Figure 1 Fluoroscopic lateral (A) and right contralateral oblique view (B) of target level on epidurogram.
Figure 2 Epidural line from contralateral oblique view.
Additionally, the procedure was further streamlined in both treatment arms by the use of a single midline incision that can be shifted laterally to accommodate the placement of the portal for access to the ligamentum flavum, deep to the ipsilateral lamina, but superficial to the epidural space (Figure 3A–C).
Figure 3 (A) Midline incision. (B) Midline incision shifted to the left. (C) Midline incision shifted to the right.
This creates an opportunity to move away from the routine use of epidurograms for this procedure. In the MiDAS ENCORE study, the complication rate was 1.3% (two patients) one with intraoperative oozing at the treatment site). Gel foam was administered, and the patient was discharged the same day with no complications. The second patient had postoperative pain possibly related to the Mild procedure that resolved within 3 days of the index procedure.3
As the procedure continues to evolve, this real-world retrospective review suggests that the Mild procedure maintains its safety profile with the no-contrast approach, and should thus continue to be positioned early in the treatment algorithm for patients with neurogenic claudication and ligamentum flavum hypertrophy ≥2.5mm after failure of conservative measures.
Limitations of this study include the retrospective nature of the investigation. Although the MiDAS ENCORE study of 149 patients indicated a reoperation rate of 5.6% at 2-year follow-up6 and an adverse-event rate of 1.3%,3 this single-site study may not translate to a broader application of the percutaneous direct decompressive method using a single incision and absence of an epidurogram. Furthermore, efficacy was not evaluated for either group, as this study was focused on patient safety. Percutaneous decompression–technique variance and efficacy comparisons are under way. Prospective studies need to be performed with a direct comparison of safety and efficacy of the new technique described in this cohort.

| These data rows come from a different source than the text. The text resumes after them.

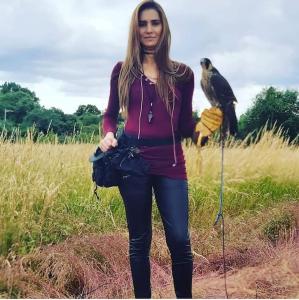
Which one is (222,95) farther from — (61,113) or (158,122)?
(61,113)

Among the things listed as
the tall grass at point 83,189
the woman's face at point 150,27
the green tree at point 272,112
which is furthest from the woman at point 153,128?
the green tree at point 272,112

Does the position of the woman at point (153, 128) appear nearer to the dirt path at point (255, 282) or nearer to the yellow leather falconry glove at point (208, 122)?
the yellow leather falconry glove at point (208, 122)

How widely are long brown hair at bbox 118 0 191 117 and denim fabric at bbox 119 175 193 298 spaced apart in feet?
1.28

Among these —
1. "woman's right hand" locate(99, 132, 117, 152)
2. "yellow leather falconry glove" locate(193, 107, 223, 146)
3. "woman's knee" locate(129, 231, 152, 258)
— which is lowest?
"woman's knee" locate(129, 231, 152, 258)

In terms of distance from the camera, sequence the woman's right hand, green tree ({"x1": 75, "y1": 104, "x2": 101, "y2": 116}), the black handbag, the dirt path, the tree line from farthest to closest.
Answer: the tree line < green tree ({"x1": 75, "y1": 104, "x2": 101, "y2": 116}) < the dirt path < the woman's right hand < the black handbag

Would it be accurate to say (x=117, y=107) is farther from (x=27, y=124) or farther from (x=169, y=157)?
(x=27, y=124)

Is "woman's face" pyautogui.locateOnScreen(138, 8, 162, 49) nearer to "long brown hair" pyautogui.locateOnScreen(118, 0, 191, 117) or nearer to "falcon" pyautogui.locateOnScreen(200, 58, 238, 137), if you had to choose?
"long brown hair" pyautogui.locateOnScreen(118, 0, 191, 117)

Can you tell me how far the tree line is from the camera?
20.8 feet

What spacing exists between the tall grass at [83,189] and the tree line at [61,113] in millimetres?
244

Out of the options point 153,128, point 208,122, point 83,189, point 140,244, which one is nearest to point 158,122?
point 153,128

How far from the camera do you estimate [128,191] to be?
309cm

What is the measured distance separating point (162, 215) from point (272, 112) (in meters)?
4.17

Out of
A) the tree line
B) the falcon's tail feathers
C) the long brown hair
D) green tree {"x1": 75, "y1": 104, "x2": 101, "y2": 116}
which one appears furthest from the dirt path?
the tree line

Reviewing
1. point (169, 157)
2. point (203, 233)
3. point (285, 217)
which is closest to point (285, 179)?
point (285, 217)
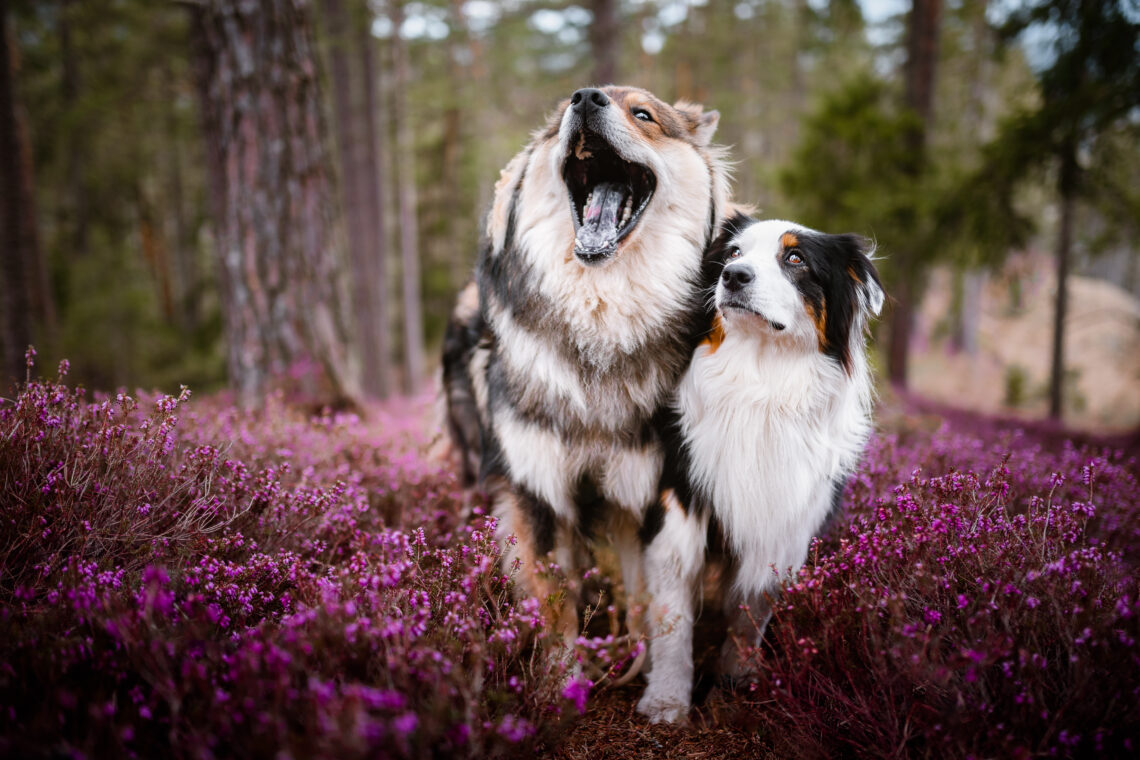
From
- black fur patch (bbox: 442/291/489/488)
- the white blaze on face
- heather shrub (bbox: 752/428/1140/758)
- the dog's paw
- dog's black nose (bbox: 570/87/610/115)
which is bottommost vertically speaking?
the dog's paw

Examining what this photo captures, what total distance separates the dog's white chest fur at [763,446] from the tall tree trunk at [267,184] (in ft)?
11.1

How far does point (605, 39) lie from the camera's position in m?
9.02

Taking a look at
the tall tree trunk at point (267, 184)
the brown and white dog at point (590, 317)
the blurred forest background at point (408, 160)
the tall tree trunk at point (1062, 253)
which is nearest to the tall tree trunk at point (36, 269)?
the blurred forest background at point (408, 160)

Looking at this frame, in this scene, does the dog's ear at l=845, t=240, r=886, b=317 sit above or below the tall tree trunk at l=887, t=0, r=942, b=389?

This study strongly suggests the use of an epidurogram is not necessary for the safe decompression of a patient with symptomatic spinal stenosis with neurogenic claudication utilizing percutaneous direct decompression.
The authors would like to thank Adrian Marquez, Carla Canada, and Eric Bruntlett for their contribution to data collection and statistical analysis in this investigation.
JEP is a consultant for and performs research with Vertos Medical, Vertiflex (Boston Scientific), Aurora Spine, Abbott, Medtronic, Biotronik, Stimgenics, Thermaquil, PainTeq, Spark, Wise, SpineThera, Celeri Health, AIS, Saluda, Nalu, Ethos, Mainstay, and SPR. TRD is a consultant for and has received personal fees from Vertos Medical, Vertiflex (Boston Scientific), Abbott, Flownix, Axonics, Cornerloc, Ethos, Stimgenics, SI Bone, Nevro, Medtronic, PainTeq, SpineThera, Saluda, Mainstay, Nalu, Ethos, and SPR, and has a DRG surgical leads for and a patent issued to Abbott. SMF reports personal fees for consultancy from Vertos, Vertiflex, Boston Scientific, Abbott, CornerLoc, PainTeq, Medtronic, SPR, and Saluda. The authors report no other conflicts of interest in this work.